■ Excerpt provided
A Look at History of Crimean Tatars in Ukraine
The September 2023 appointment of Rustem Umerov as Ukraine’s defense minister was well received at home and abroad.
Noted for his youth and corruption-free record, the 41-year-old has been a top negotiator in talks with Russia. But what has drawn the most notice is Umerov’s ethnic background as a Crimean Tatar, representing an often-overlooked part of Ukraine’s Indigenous history.
Crimea has a long history of human habitation, having been settled by the Tauri and Scythian people before becoming a Greek and later Roman colony.
During the medieval period, the peninsula saw rule by the Khazar Empire, Byzantium, the Kyivan Rus, and the Republic of Genoa, as well as invasions and settlements by Goths, Huns, Bulgars, Jews, Turks, Armenians, and more. With the arrival of the Mongol Golden Horde and the adoption of Islam in the 14th century, most of these diverse populations assimilated to the Turkic-speaking Cuman-Kipchak majority, forming the Crimean Tatar identity.
By the 15th century, the Tatars had cast off Mongol rule and allied with the Ottoman Empire.
Palaces and ports
The quasi-independent Crimean Khanate was one of the most powerful and wealthy states in Eastern Europe, with splendid palaces and thriving port cities. But much of the Khanate’s wealth was built on supplying slaves to the markets of the Middle East, and their periodic raids to take captives led to conflict with the neighboring Polish-Lithuanian Commonwealth and Russian Empire.
It was amidst these clashes that the Cossacks, an early incarnation of the Ukrainian state, would form in the contested territories, at times fighting against the Tatars and at times allying with them against the other powers. However, with the gradual decline of the Ottoman Empire in the 18th century and Russia’s victory in the Russo-Turkish War, the Khanate was left unprotected. In 1783, Catherine II annexed the entire peninsula as the Taurida Oblast of the Russian Empire, violating Russia’s treaty guaranteeing Crimean independence.

■ Provided data
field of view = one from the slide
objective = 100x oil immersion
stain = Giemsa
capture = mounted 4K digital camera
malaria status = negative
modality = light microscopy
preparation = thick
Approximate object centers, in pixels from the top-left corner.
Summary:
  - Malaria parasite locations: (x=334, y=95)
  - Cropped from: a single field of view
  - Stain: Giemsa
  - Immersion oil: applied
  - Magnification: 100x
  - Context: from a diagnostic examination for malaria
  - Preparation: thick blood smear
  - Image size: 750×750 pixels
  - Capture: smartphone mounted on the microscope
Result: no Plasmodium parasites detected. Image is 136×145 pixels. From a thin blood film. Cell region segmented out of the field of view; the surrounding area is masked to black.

■ Your tasks
[a] Summarize the history of Crimean Tatars in two sentences.
[b] Please reproduce the records from their first line up to and including the line with "- Malaria parasite locations: (x=334, y=95)".

■ Exercise responses
[a] Rustem Umerov's 2023 appointment as Ukraine's defense minister drew notice to his Crimean Tatar background, an often-overlooked part of Ukraine's Indigenous history whose identity formed when Crimea's diverse populations assimilated to the Turkic-speaking Cuman-Kipchak majority after the Mongol Golden Horde arrived and Islam was adopted in the 14th century. The Crimean Khanate, allied with the Ottoman Empire, grew powerful and wealthy largely by supplying slaves, but after Ottoman decline and Russia's victory in the Russo-Turkish War, Catherine II annexed the peninsula in 1783.

[b]
field of view = one from the slide
objective = 100x oil immersion
stain = Giemsa
capture = mounted 4K digital camera
malaria status = negative
modality = light microscopy
preparation = thick
Approximate object centers, in pixels from the top-left corner.
Summary:
  - Malaria parasite locations: (x=334, y=95)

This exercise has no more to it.